We live in a brave new world, a world where information is at everyone’s fingertips, a world where our kids are becoming more informed, sometimes misinformed, and where they tend to spend a lot of time in “virtuality”.
Rather than taking a walk to the school yard, they take a walk through Google earth and visit the streets of China. Rather than spending time shooting some hoops in that school yard, they take out the PS4 remote and play as an NBA star, wearing headset to communicate with friends.
This can be good or it can be bad, but it certainly opens their world in a way that we never had. The drawback? When they can be having so much fun, it’s hard to get them to do anything around the house.
Being a working mom, I’m not always there to enforce rules and regulations. I am good at implementing them, but I am not consistent. That is my one big failure as a parent. I have blown up, ranted and said–insert menacing tone here– “things are gonna change around here” so many times, to only get back in my old routine of not enforcing the law, that I had lost all credibility with my kids.
But this week, this has changed. And really, I still can’t believe how easy it was.
I do a lot for my kids. I always place them first. I’ll drop anything I’m doing, even work, to give them a ride somewhere, help them with school work or hear them out. But because the kids never did their chores without me begging daily, it left me feeling like the relationships was more than a little one sided.
I sat down many times to explain to them that relationships should go both ways, that they too should give, not only take, and they looked like they understood but always went right back at doing what they want to do, not what they need to do.
Unfortunately, life is not about what we want to do and I knew that I was only setting them up for failure if I didn’t get that message across.
So once again, I go mad.
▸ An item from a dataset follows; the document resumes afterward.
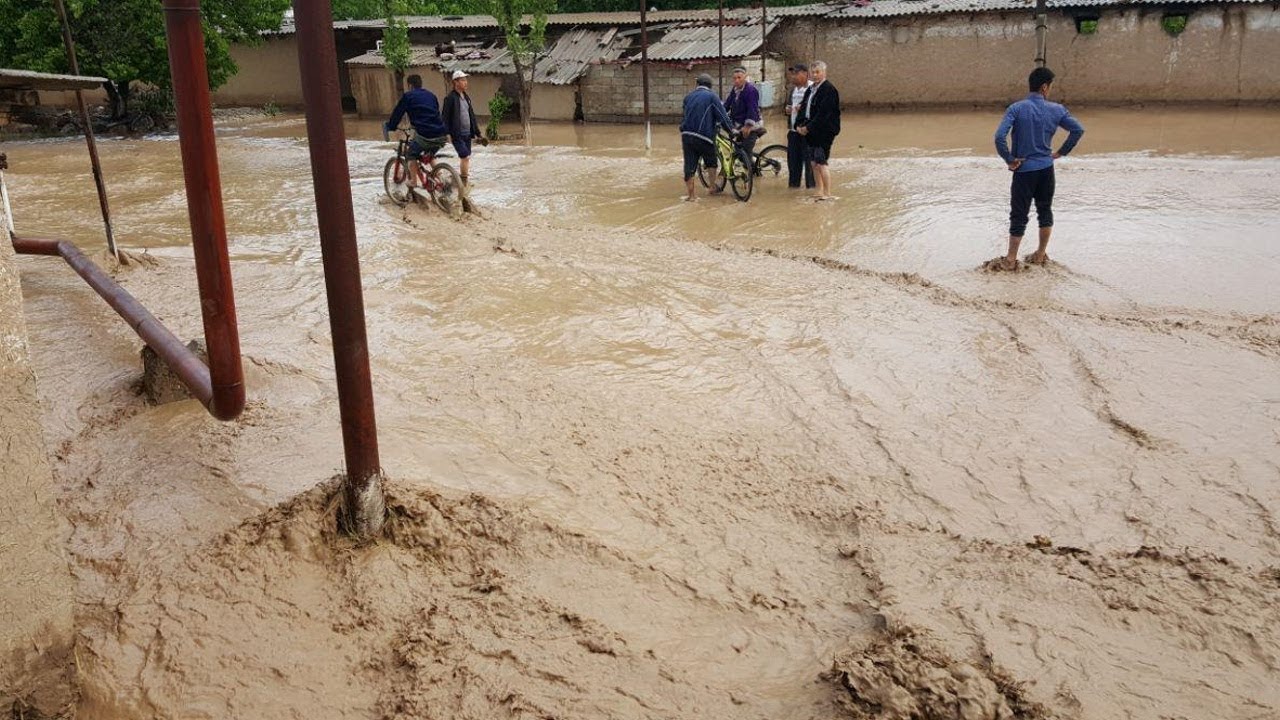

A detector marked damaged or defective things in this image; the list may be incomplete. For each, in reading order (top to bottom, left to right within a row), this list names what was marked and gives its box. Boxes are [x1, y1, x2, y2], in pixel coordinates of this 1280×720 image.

I yelled. I threw a tantrum. But this time, I found a solution that worked. I found a solution that didn’t need me to constantly be on them to check up. A solution that requires very little time, but is extremely effective, on a consistent basis.
It wasn’t my idea, but I’m glad whoever had it, had it.
I took away the wi-fi.
When tablets, phones, game consoles, even TVs rely on the Internet to do anything, taking it away can be VERY effective.
So the new rule is this: the password is being changed daily and the only way they can get it is to make sure all their chores are done and their areas are clean. If on any given day they get up and have nothing to do, they have to accomplish something extra before they can have the password. I tell you, I have never seen my kids so eager to pick up a broom. Now, my kitchen is always clean, their rooms are decent and there are no legos or little cars to step on, no wrappers to slip on and no cookie on the bathtub ledge for mice to munch on. (Some of you will get that one…)
Works Like Magic!
Now If I only could get my husband to eat his veggies!